Response: "But will there be proper oversight ? will it be regulated properly ? ooohhh.'

You see how stupid it is.

Bailiffs trying to break your door down should be treated exactly as anyone else doing that. Is this 'law' ? Or part of an overall political/technological condition that is replacing it? This seems more about getting people used to the idea of breaking down safeguards, breaking down their dignity and self-respect, and part of an overall spectrum of ways to humiliate and degrade them that is fully in-step with all other ridiculous sick laws the regime has created for itself.

The real crime is of course putting vulnerable people into crushing debt in the first place, the trend of the endless creation of money, the creation of debt, so others can come along and seize their assets when they default. This needs to stop and people are becoming much more aware of this.

And if you look at the Daily Mail, with its campaign about outrageous and gross bank charges, quite right you might think, but is the Daily Mail really trying to help here or just offering a conduit for banks to make an even cushier and more expoitative deal for themselves ? It's difficult to tell.

And anyway, as usual we see this deep-rooted obsession of the regime with taking possession of every aspect of peoples' lives coming to the fore, through council tax inspectors, rubbish fines, more powers to some of the worst trash in society ie bailiffs and of course this is all garbage, and it is a sign of 2 things; this deep-rooted institutional burning hatred of humanity; this idea that the world is perpetually broken and needs fixing by an intellectual radical elite, and 2) a looming financial crisis as this whole debt bubble collapses which actually isn't just the opinion of alternative news websites but of the Financial Times and the Independent for the last year. So there is a real problem here.

And you have to ask the question, why should people put into crippling debt by these lending institutions be 'taught a lesson' like this and why are the institutions doing this not being taught a lesson ?

Now let's go back to the Daily Express, furious about Inheritence Tax and really used some very strong language recently about 'stopping the police state', so why this impotent drivel about bailiffs being given more powers by the regime ? Again the only truth is, you can't stop the police state, or related draconian trends if you're pro illegal war of aggression, it is as simple as that.
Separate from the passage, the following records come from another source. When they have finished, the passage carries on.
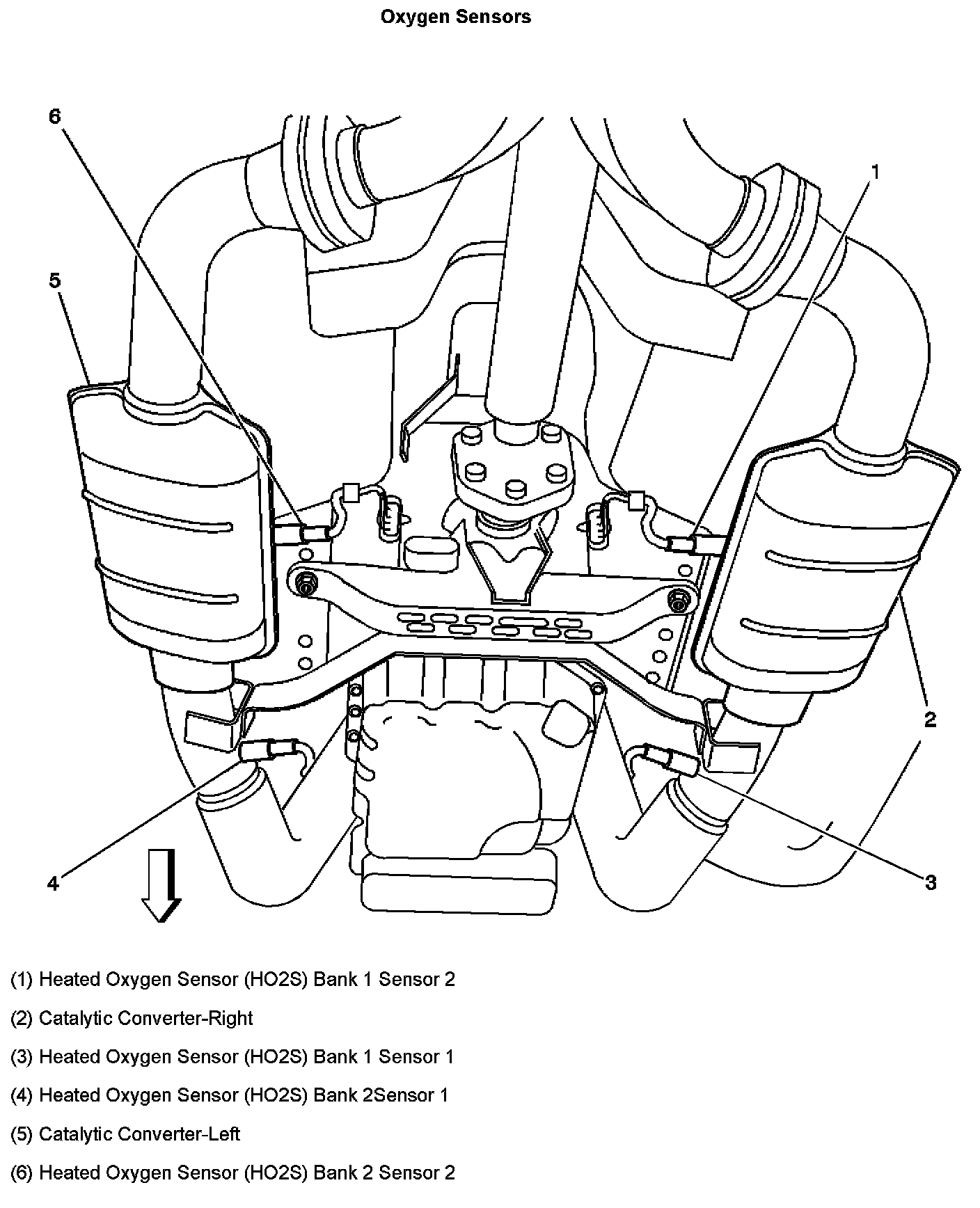 Oxygen Sensors

6
1
5
2
4
3

(1) Heated Oxygen Sensor (HO2S) Bank 1 Sensor 2

(2) Catalytic Converter-Right

(3) Heated Oxygen Sensor (HO2S) Bank 1 Sensor 1

(4) Heated Oxygen Sensor (HO2S) Bank 2Sensor 1

(5) Catalytic Converter-Left

(6) Heated Oxygen Sensor (HO2S) Bank 2 Sensor 2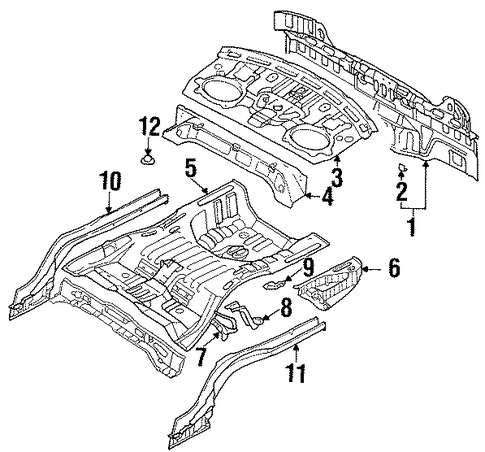 12
10
5
3
4
2
1
9
6
8
7
11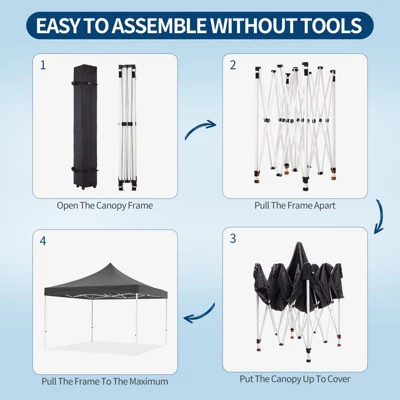 EASY TO ASSEMBLE WITHOUT TOOLS

1
Open The Canopy Frame

2
Pull The Frame Apart

3
Put The Canopy Up To Cover

4
Pull The Frame To The Maximum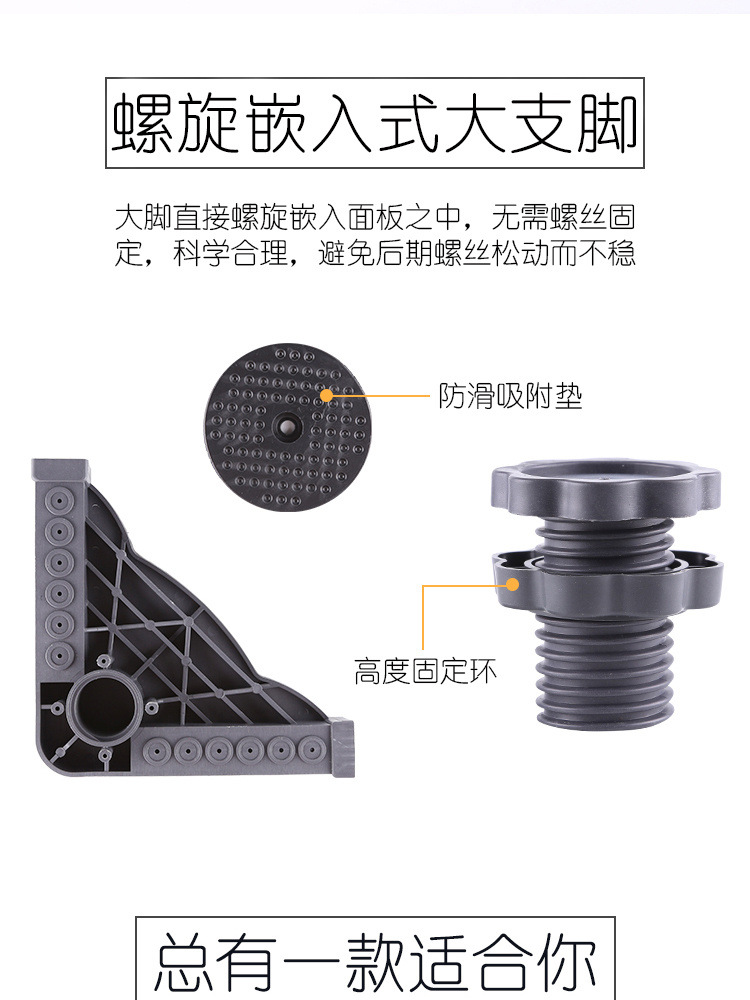 螺旋嵌入式大支脚

大脚直接螺旋嵌入面板之中，无需螺丝固定，科学合理，避免后期螺丝松动而不稳

防滑吸附垫

高度固定环

总有一款适合你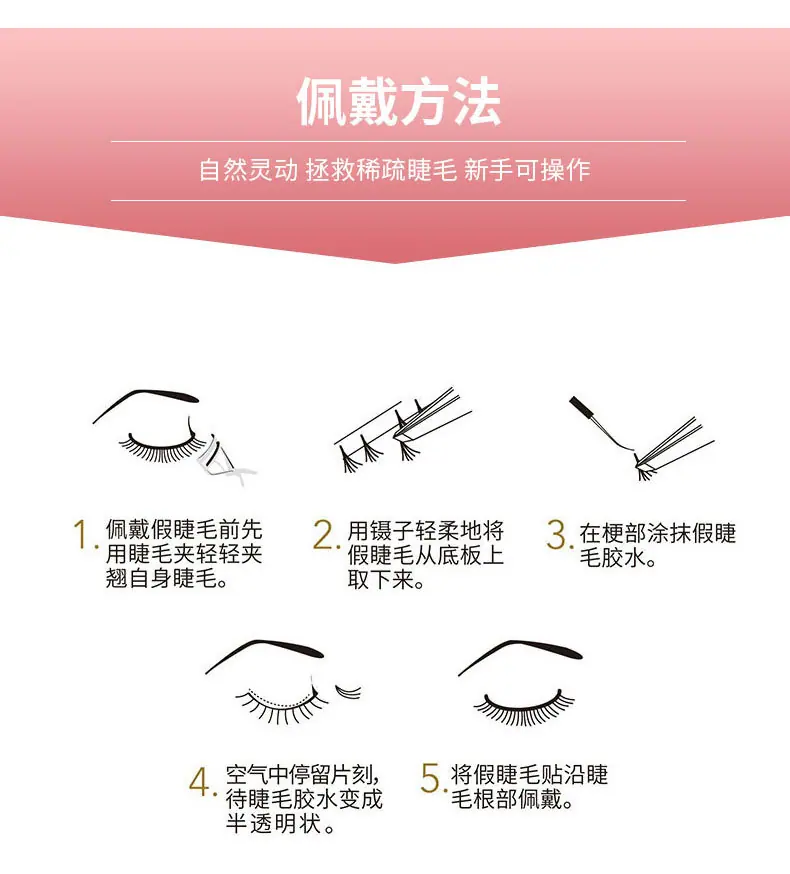 佩戴方法

自然灵动 拯救稀疏睫毛 新手可操作

1. 佩戴假睫毛前先用睫毛夹轻轻夹翘自身睫毛。

2. 用镊子轻柔地将假睫毛从底板上取下来。

3. 在梗部涂抹假睫毛胶水。

4. 空气中停留片刻，待睫毛胶水变成半透明状。

5. 将假睫毛贴沿睫毛根部佩戴。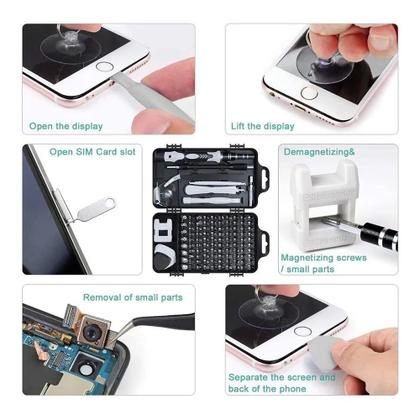 Open the display

Lift the display

Open SIM Card slot

Demagnetizing&

Magnetizing screws / small parts

Removal of small parts

Separate the screen and back of the phone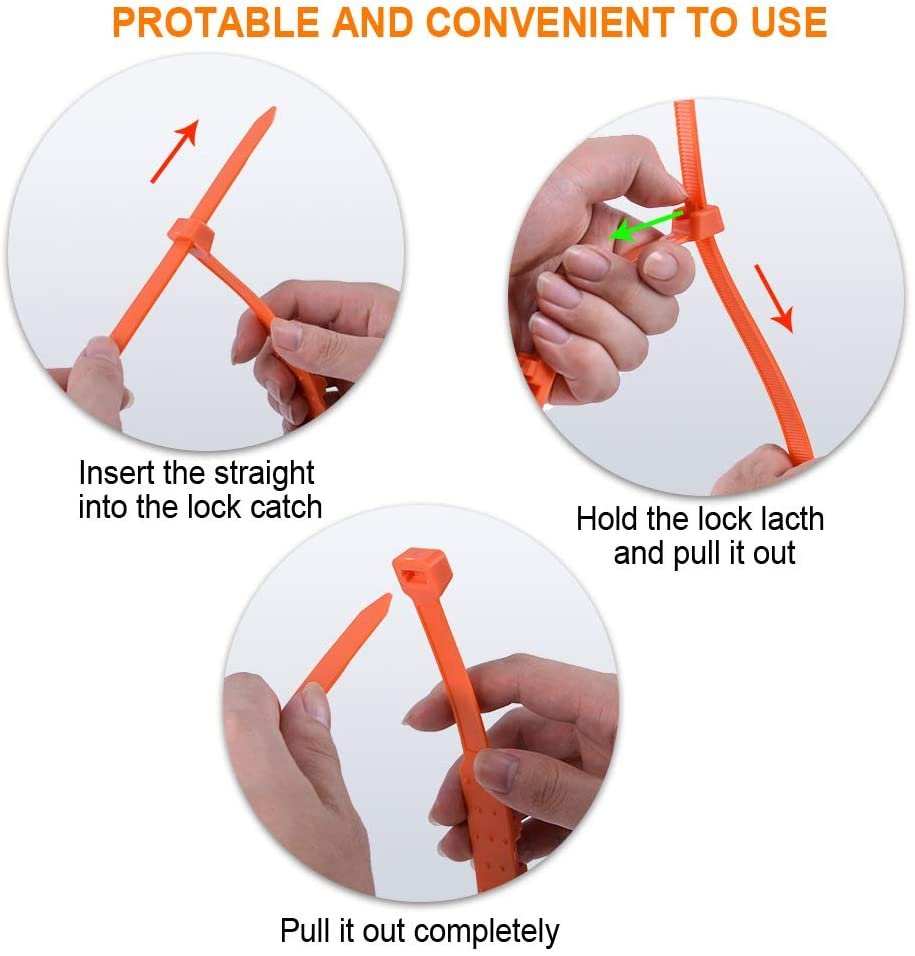 PROTABLE AND CONVENIENT TO USE

Insert the straight into the lock catch

Hold the lock lacth and pull it out

Pull it out completely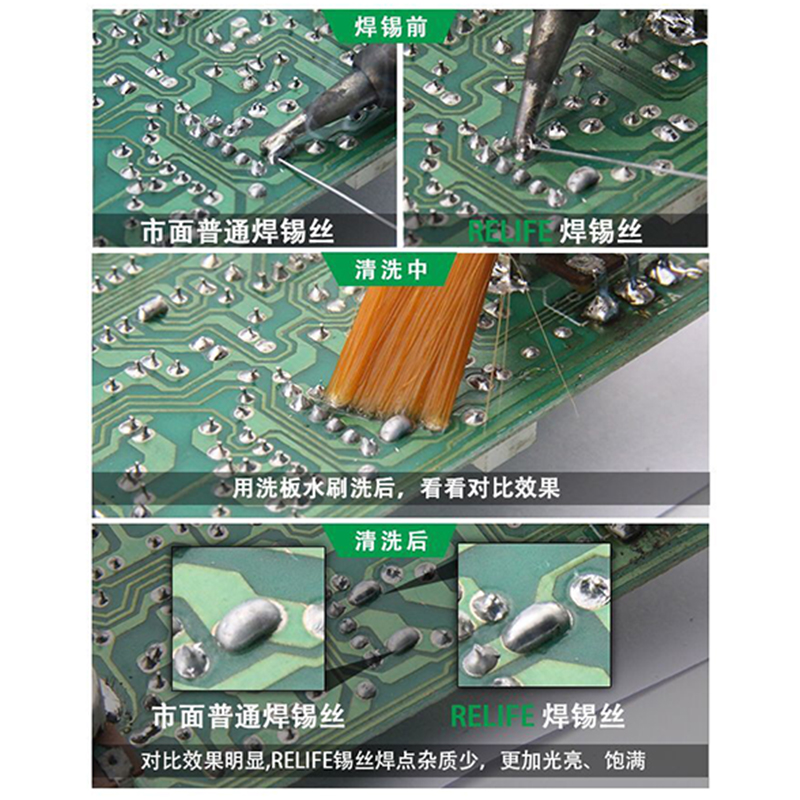 焊锡前

市面普通焊锡丝

RELIFE 焊锡丝

清洗中

用洗板水刷洗后，看看对比效果

清洗后

市面普通焊锡丝

RELIFE 焊锡丝

对比效果明显,RELIFE锡丝焊点杂质少，更加光亮、饱满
And for sure, we can leave out certain other newspapers like the Daily Mirror with 'the War on Terror being lost' on their frontpage recently, as that is now completely pro-war, completely pro-police state and completely pro destruction of all society, this is a dispicable vile piece of drivel now masquerading as a kind of popular tabloid for plebs.

We can leave out the Daily Telegraph ostensibly because although it complains about the police state from time to time (sometimes in very strong terms) it remains the main neocon purveyor of war and is the voice of neoconservatism in the UK and very interestingly even talked about Gordon Brown's strong admiration of neoconservatism last year. Actually Murdoch as well, openly critical of the nanny state/police state but fiercly pro war of aggression.

So lets go over things yet again, today in 2007, you have a cloistered sickly. rotting government in office headed by sickly rotting war criminals being propped up by deeply corrupt or flawed individuals. They are looking around at everything in a panic and fear and feverishly trying to reshape society and create as many laws as possible, this is pretty serious situation.

But I suspect the reason a lot of people don't understand why Blair went to war and they try and say he was a 'poodle of Bush' is they don't understand or rather don't want to accept what they are dealing with and what they have put in office and they still don't despite the fact that it is manifested on every layer of policy and couldn't be more obvious.